• TASK TO COMPLETE:
Without altering a single character, set down all of the data below.

+--

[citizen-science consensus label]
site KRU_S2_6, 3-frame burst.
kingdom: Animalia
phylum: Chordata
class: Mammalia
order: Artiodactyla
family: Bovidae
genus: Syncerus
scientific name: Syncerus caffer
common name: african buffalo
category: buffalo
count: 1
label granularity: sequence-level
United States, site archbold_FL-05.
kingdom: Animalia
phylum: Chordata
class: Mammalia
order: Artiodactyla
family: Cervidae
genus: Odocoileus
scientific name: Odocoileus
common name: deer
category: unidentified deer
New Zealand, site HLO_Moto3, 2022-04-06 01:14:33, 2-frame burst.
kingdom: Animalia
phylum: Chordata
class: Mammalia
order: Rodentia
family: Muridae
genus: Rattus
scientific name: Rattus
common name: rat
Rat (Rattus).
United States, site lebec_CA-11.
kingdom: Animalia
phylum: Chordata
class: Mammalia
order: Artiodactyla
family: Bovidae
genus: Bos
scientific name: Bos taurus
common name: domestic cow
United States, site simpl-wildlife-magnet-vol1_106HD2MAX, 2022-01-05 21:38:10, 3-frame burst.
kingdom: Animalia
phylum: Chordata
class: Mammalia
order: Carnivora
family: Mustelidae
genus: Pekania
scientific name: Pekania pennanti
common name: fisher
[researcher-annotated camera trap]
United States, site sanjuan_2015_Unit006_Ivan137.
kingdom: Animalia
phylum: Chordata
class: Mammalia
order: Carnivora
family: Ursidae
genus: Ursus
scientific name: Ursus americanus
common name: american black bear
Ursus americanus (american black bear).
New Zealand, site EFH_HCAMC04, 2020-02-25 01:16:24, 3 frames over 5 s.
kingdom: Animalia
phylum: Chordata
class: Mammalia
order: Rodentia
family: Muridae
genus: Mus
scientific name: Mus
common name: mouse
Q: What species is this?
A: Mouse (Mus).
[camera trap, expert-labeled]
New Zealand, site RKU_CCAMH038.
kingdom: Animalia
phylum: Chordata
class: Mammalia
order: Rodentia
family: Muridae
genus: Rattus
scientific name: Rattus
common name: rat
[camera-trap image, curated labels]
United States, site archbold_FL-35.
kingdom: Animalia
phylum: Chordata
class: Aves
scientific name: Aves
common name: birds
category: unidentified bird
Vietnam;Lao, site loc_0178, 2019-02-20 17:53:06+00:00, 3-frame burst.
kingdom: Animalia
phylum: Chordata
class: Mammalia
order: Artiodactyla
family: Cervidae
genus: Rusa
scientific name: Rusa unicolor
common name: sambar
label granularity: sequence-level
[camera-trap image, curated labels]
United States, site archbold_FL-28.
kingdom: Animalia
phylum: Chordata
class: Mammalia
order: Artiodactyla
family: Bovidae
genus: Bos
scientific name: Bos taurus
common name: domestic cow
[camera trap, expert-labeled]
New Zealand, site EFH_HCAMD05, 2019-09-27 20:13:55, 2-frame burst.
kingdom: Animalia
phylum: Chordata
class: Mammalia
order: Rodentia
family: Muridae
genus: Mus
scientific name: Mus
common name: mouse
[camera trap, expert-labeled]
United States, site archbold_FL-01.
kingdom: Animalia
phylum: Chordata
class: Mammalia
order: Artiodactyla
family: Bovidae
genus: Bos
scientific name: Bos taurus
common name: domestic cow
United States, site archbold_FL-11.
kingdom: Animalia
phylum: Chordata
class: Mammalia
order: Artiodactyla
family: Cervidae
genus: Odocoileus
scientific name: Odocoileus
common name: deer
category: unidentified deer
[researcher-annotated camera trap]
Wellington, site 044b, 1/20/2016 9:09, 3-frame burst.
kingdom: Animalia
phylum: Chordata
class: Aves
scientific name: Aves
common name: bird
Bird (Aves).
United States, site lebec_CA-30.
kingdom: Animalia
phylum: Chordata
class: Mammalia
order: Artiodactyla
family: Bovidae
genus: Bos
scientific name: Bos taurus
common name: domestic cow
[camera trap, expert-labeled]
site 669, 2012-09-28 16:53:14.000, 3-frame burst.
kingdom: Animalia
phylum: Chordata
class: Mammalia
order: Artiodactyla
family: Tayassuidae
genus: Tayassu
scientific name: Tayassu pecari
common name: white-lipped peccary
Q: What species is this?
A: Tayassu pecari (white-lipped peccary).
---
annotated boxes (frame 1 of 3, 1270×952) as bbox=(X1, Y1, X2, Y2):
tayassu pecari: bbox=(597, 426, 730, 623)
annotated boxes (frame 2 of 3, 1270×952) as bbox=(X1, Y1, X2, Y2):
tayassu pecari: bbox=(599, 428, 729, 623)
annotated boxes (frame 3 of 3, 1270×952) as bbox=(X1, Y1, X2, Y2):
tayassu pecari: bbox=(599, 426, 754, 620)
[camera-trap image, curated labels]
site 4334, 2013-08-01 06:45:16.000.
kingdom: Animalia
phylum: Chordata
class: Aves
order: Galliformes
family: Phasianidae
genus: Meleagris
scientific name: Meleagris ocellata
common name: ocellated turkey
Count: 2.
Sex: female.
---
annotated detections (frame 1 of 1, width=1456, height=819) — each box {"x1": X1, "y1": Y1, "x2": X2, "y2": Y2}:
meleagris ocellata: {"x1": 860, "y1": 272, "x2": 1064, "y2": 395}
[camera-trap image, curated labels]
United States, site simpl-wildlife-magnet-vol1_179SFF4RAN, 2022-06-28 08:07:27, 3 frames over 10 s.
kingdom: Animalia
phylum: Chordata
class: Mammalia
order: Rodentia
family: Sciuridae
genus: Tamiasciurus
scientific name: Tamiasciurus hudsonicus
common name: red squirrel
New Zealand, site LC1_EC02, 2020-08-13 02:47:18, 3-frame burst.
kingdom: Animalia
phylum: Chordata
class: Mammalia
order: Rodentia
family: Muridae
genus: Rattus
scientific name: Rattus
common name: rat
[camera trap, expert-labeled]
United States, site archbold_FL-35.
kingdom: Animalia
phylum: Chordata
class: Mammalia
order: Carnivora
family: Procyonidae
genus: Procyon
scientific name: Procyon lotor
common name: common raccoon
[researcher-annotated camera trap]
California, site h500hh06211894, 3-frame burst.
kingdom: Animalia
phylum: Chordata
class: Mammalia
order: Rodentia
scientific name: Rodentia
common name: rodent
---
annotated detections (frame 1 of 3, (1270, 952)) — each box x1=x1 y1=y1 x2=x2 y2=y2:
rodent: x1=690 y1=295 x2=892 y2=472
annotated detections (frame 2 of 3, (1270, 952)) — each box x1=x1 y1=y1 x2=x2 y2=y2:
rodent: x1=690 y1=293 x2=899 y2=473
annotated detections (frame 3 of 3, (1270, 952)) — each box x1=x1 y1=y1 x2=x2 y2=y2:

+--

• SOLUTION BELOW:
[citizen-science consensus label]
site KRU_S2_6, 3-frame burst.
kingdom: Animalia
phylum: Chordata
class: Mammalia
order: Artiodactyla
family: Bovidae
genus: Syncerus
scientific name: Syncerus caffer
common name: african buffalo
category: buffalo
count: 1
label granularity: sequence-level
United States, site archbold_FL-05.
kingdom: Animalia
phylum: Chordata
class: Mammalia
order: Artiodactyla
family: Cervidae
genus: Odocoileus
scientific name: Odocoileus
common name: deer
category: unidentified deer
New Zealand, site HLO_Moto3, 2022-04-06 01:14:33, 2-frame burst.
kingdom: Animalia
phylum: Chordata
class: Mammalia
order: Rodentia
family: Muridae
genus: Rattus
scientific name: Rattus
common name: rat
Rat (Rattus).
United States, site lebec_CA-11.
kingdom: Animalia
phylum: Chordata
class: Mammalia
order: Artiodactyla
family: Bovidae
genus: Bos
scientific name: Bos taurus
common name: domestic cow
United States, site simpl-wildlife-magnet-vol1_106HD2MAX, 2022-01-05 21:38:10, 3-frame burst.
kingdom: Animalia
phylum: Chordata
class: Mammalia
order: Carnivora
family: Mustelidae
genus: Pekania
scientific name: Pekania pennanti
common name: fisher
[researcher-annotated camera trap]
United States, site sanjuan_2015_Unit006_Ivan137.
kingdom: Animalia
phylum: Chordata
class: Mammalia
order: Carnivora
family: Ursidae
genus: Ursus
scientific name: Ursus americanus
common name: american black bear
Ursus americanus (american black bear).
New Zealand, site EFH_HCAMC04, 2020-02-25 01:16:24, 3 frames over 5 s.
kingdom: Animalia
phylum: Chordata
class: Mammalia
order: Rodentia
family: Muridae
genus: Mus
scientific name: Mus
common name: mouse
Q: What species is this?
A: Mouse (Mus).
[camera trap, expert-labeled]
New Zealand, site RKU_CCAMH038.
kingdom: Animalia
phylum: Chordata
class: Mammalia
order: Rodentia
family: Muridae
genus: Rattus
scientific name: Rattus
common name: rat
[camera-trap image, curated labels]
United States, site archbold_FL-35.
kingdom: Animalia
phylum: Chordata
class: Aves
scientific name: Aves
common name: birds
category: unidentified bird
Vietnam;Lao, site loc_0178, 2019-02-20 17:53:06+00:00, 3-frame burst.
kingdom: Animalia
phylum: Chordata
class: Mammalia
order: Artiodactyla
family: Cervidae
genus: Rusa
scientific name: Rusa unicolor
common name: sambar
label granularity: sequence-level
[camera-trap image, curated labels]
United States, site archbold_FL-28.
kingdom: Animalia
phylum: Chordata
class: Mammalia
order: Artiodactyla
family: Bovidae
genus: Bos
scientific name: Bos taurus
common name: domestic cow
[camera trap, expert-labeled]
New Zealand, site EFH_HCAMD05, 2019-09-27 20:13:55, 2-frame burst.
kingdom: Animalia
phylum: Chordata
class: Mammalia
order: Rodentia
family: Muridae
genus: Mus
scientific name: Mus
common name: mouse
[camera trap, expert-labeled]
United States, site archbold_FL-01.
kingdom: Animalia
phylum: Chordata
class: Mammalia
order: Artiodactyla
family: Bovidae
genus: Bos
scientific name: Bos taurus
common name: domestic cow
United States, site archbold_FL-11.
kingdom: Animalia
phylum: Chordata
class: Mammalia
order: Artiodactyla
family: Cervidae
genus: Odocoileus
scientific name: Odocoileus
common name: deer
category: unidentified deer
[researcher-annotated camera trap]
Wellington, site 044b, 1/20/2016 9:09, 3-frame burst.
kingdom: Animalia
phylum: Chordata
class: Aves
scientific name: Aves
common name: bird
Bird (Aves).
United States, site lebec_CA-30.
kingdom: Animalia
phylum: Chordata
class: Mammalia
order: Artiodactyla
family: Bovidae
genus: Bos
scientific name: Bos taurus
common name: domestic cow
[camera trap, expert-labeled]
site 669, 2012-09-28 16:53:14.000, 3-frame burst.
kingdom: Animalia
phylum: Chordata
class: Mammalia
order: Artiodactyla
family: Tayassuidae
genus: Tayassu
scientific name: Tayassu pecari
common name: white-lipped peccary
Q: What species is this?
A: Tayassu pecari (white-lipped peccary).
---
annotated boxes (frame 1 of 3, 1270×952) as bbox=(X1, Y1, X2, Y2):
tayassu pecari: bbox=(597, 426, 730, 623)
annotated boxes (frame 2 of 3, 1270×952) as bbox=(X1, Y1, X2, Y2):
tayassu pecari: bbox=(599, 428, 729, 623)
annotated boxes (frame 3 of 3, 1270×952) as bbox=(X1, Y1, X2, Y2):
tayassu pecari: bbox=(599, 426, 754, 620)
[camera-trap image, curated labels]
site 4334, 2013-08-01 06:45:16.000.
kingdom: Animalia
phylum: Chordata
class: Aves
order: Galliformes
family: Phasianidae
genus: Meleagris
scientific name: Meleagris ocellata
common name: ocellated turkey
Count: 2.
Sex: female.
---
annotated detections (frame 1 of 1, width=1456, height=819) — each box {"x1": X1, "y1": Y1, "x2": X2, "y2": Y2}:
meleagris ocellata: {"x1": 860, "y1": 272, "x2": 1064, "y2": 395}
[camera-trap image, curated labels]
United States, site simpl-wildlife-magnet-vol1_179SFF4RAN, 2022-06-28 08:07:27, 3 frames over 10 s.
kingdom: Animalia
phylum: Chordata
class: Mammalia
order: Rodentia
family: Sciuridae
genus: Tamiasciurus
scientific name: Tamiasciurus hudsonicus
common name: red squirrel
New Zealand, site LC1_EC02, 2020-08-13 02:47:18, 3-frame burst.
kingdom: Animalia
phylum: Chordata
class: Mammalia
order: Rodentia
family: Muridae
genus: Rattus
scientific name: Rattus
common name: rat
[camera trap, expert-labeled]
United States, site archbold_FL-35.
kingdom: Animalia
phylum: Chordata
class: Mammalia
order: Carnivora
family: Procyonidae
genus: Procyon
scientific name: Procyon lotor
common name: common raccoon
[researcher-annotated camera trap]
California, site h500hh06211894, 3-frame burst.
kingdom: Animalia
phylum: Chordata
class: Mammalia
order: Rodentia
scientific name: Rodentia
common name: rodent
---
annotated detections (frame 1 of 3, (1270, 952)) — each box x1=x1 y1=y1 x2=x2 y2=y2:
rodent: x1=690 y1=295 x2=892 y2=472
annotated detections (frame 2 of 3, (1270, 952)) — each box x1=x1 y1=y1 x2=x2 y2=y2:
rodent: x1=690 y1=293 x2=899 y2=473
annotated detections (frame 3 of 3, (1270, 952)) — each box x1=x1 y1=y1 x2=x2 y2=y2:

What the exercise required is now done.